Epigallocatechin-gallate enhances the activity of tetracycline in staphylococci by inhibiting its efflux from bacterial cells

Abstract

Epigallocatechin-gallate (EGCg), the major catechin present in green tea extracts, has been shown to have several antibacterial activities, limiting bacterial growth and invasion and acting in synergy with beta-lactam antibiotics. In this article, we report that EGCg at doses half and below its calculated MIC of 100 microg/ml, is able to reverse tetracycline resistance in staphylococcal isolates expressing the specific efflux pump Tet(K) and appears to improve the MICs of tetracycline for susceptible staphylococcal isolates as well. The visible effect of EGCg is an increased accumulation of tetracycline inside bacterial cells. This effect is likely due to the inhibition of pump activity, and it is evident not only for Tet(K) pumps but also for efflux pumps of a different class [Tet(B)]. In summary, our data indicate that the observed dramatic enhancement by EGCg of tetracycline activity for resistant staphylococcal isolates is caused by impairment of tetracycline efflux pump activity and increased intracellular retention of the drug, suggesting a possible use of EGCg as an adjuvant in antibacterial therapy.

FIG. 1.

Time kill-curves for tet(K)-resistant (A) and tet(K)-susceptible (B) S. epidermidis. Bacteria were grown in the presence of one-half and one-fourth the MICs of tetracycline (32 and 16 μg/ml for resistant strains and 0.5 and 0.25 μg/ml for susceptible strains, respectively), with and without EGCg at 50 μg/ml (corresponding to one-half the MIC).
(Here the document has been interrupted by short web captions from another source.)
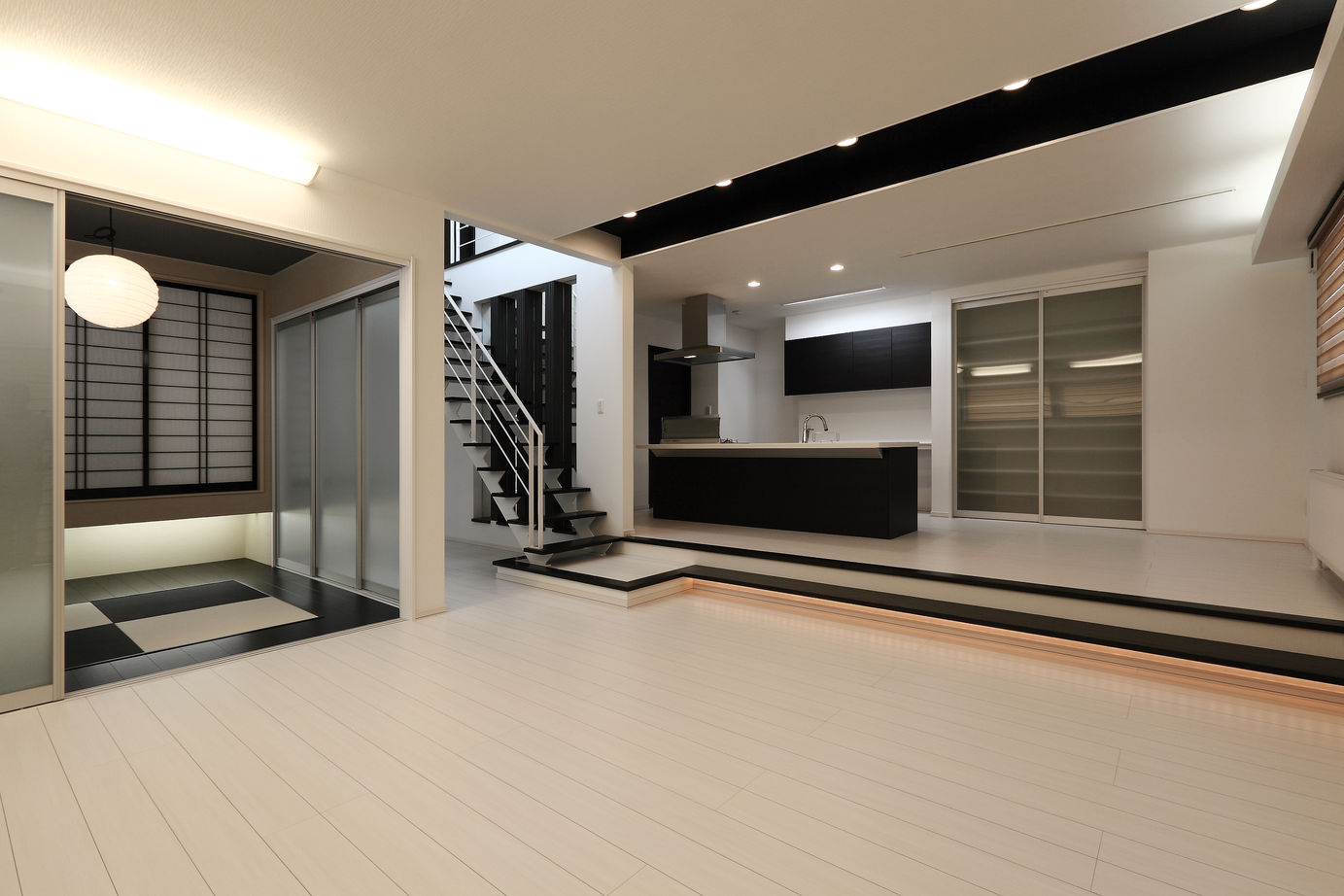 バリューホーム 【手稲区/ビルトインガレージ/スキップフロア】趣味と暮らしやすさを実現した住まいの建築実例画像3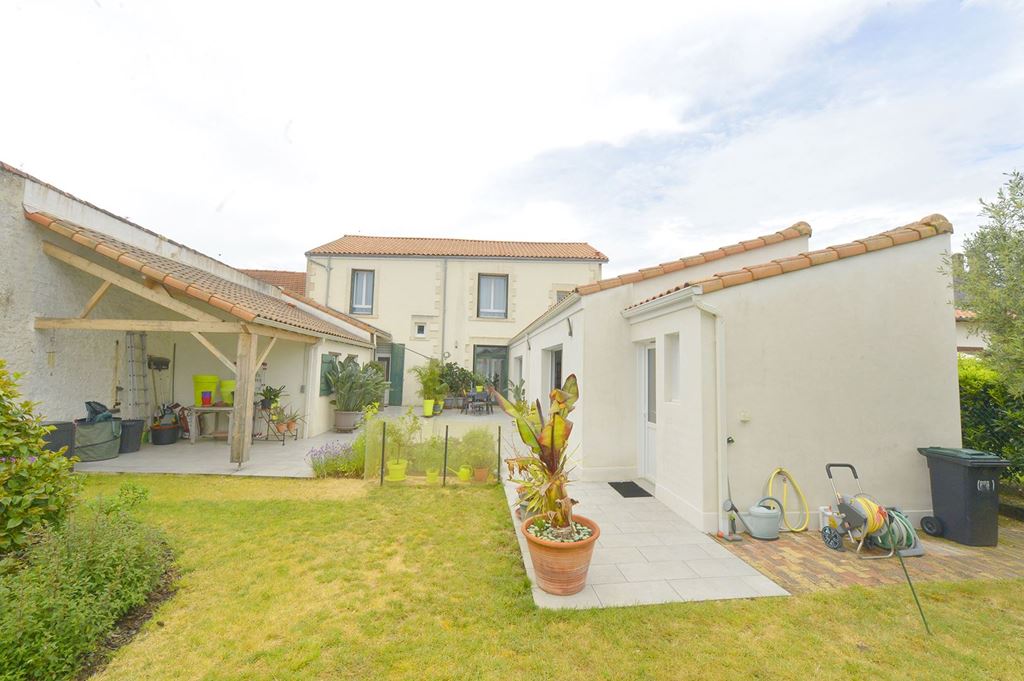 Maison SAUJON 532000€ Agence de L'Estuaire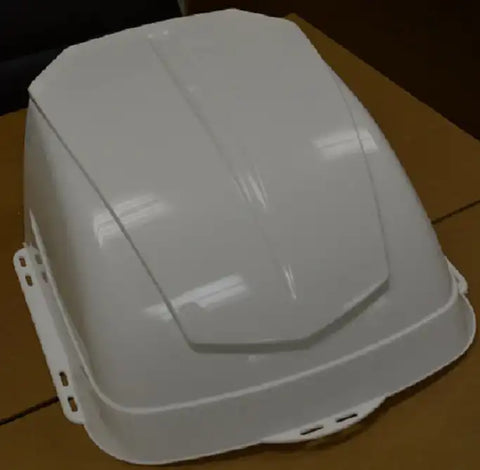 HI FLOW WHITE VENT COVER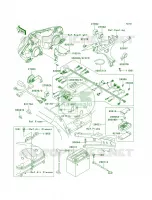 Chassis Electrical Equipment per Kawasaki Ninja ZX-9R 2001
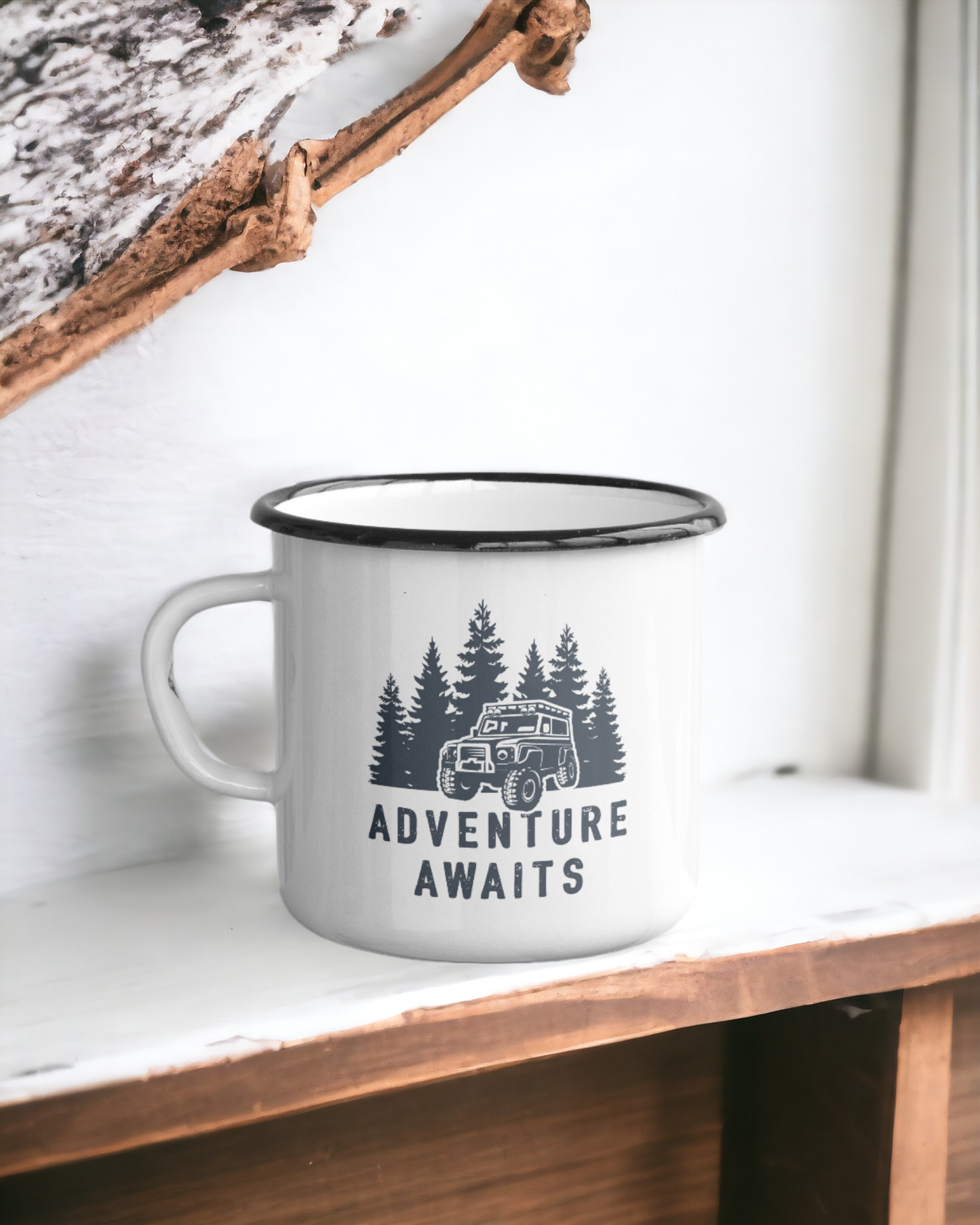 Adventure awaits - Ceramic Camper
Symbols: ○, control; •, tetracycline (one-half the MIC); ▪, tetracycline (one-fourth the MIC); □, EGCg at 50 μg/ml (one-half the MIC); ▴, tetracycline (one-half the MIC) plus EGCg at 50 μg/ml; ⋄, tetracycline (one-fourth the MIC) plus EGCg at 50 μg/ml. Error bars indicate standard deviations.

FIG. 2.

Dynamics of tetracycline uptake and release. Intact tetracycline-resistant or tetracycline-susceptible S. epidermidis bacterial cells (A) or resistant S. epidermidis cells stripped of the cell wall (B) were incubated with tetracycline (100 μg/ml), with or without EGCg preincubation (50 μg/ml), in Mg²⁺ buffer. Under these conditions, tetracycline that enters the cells becomes fluorescent, and once extruded from the cell, it can be detected and quantitated with a spectrofluorophotometer. The curves shown thus represent the relative amounts of tetracycline pumped out of the cells under the various incubation conditions.

FIG. 3.

Tetracycline accumulation and release by Tet(K)-resistant and Tet(K)-susceptible S. epidermidis strains. Bacterial suspensions were incubated in triplicate for 15 min with tetracycline (100 μg/ml), with or without EGCg preincubation (50 μg/ml). Under these conditions, tetracycline is dynamically accumulated within the cells, depending on the activity of their efflux pumps. After a rapid rinsing, the cells are resuspended in Mg²⁺ buffer, in which released fluorescence (a direct measurement of accumulated tetracycline) is immediately detected with a spectrofluorophotometer. From top to bottom, the bars represent tetracycline-resistant cells, tetracycline-resistant cells in the presence of EGCg, tetracycline-susceptible cells, and tetracycline-susceptible cells in the presence of EGCg. Error bars indicate standard deviations.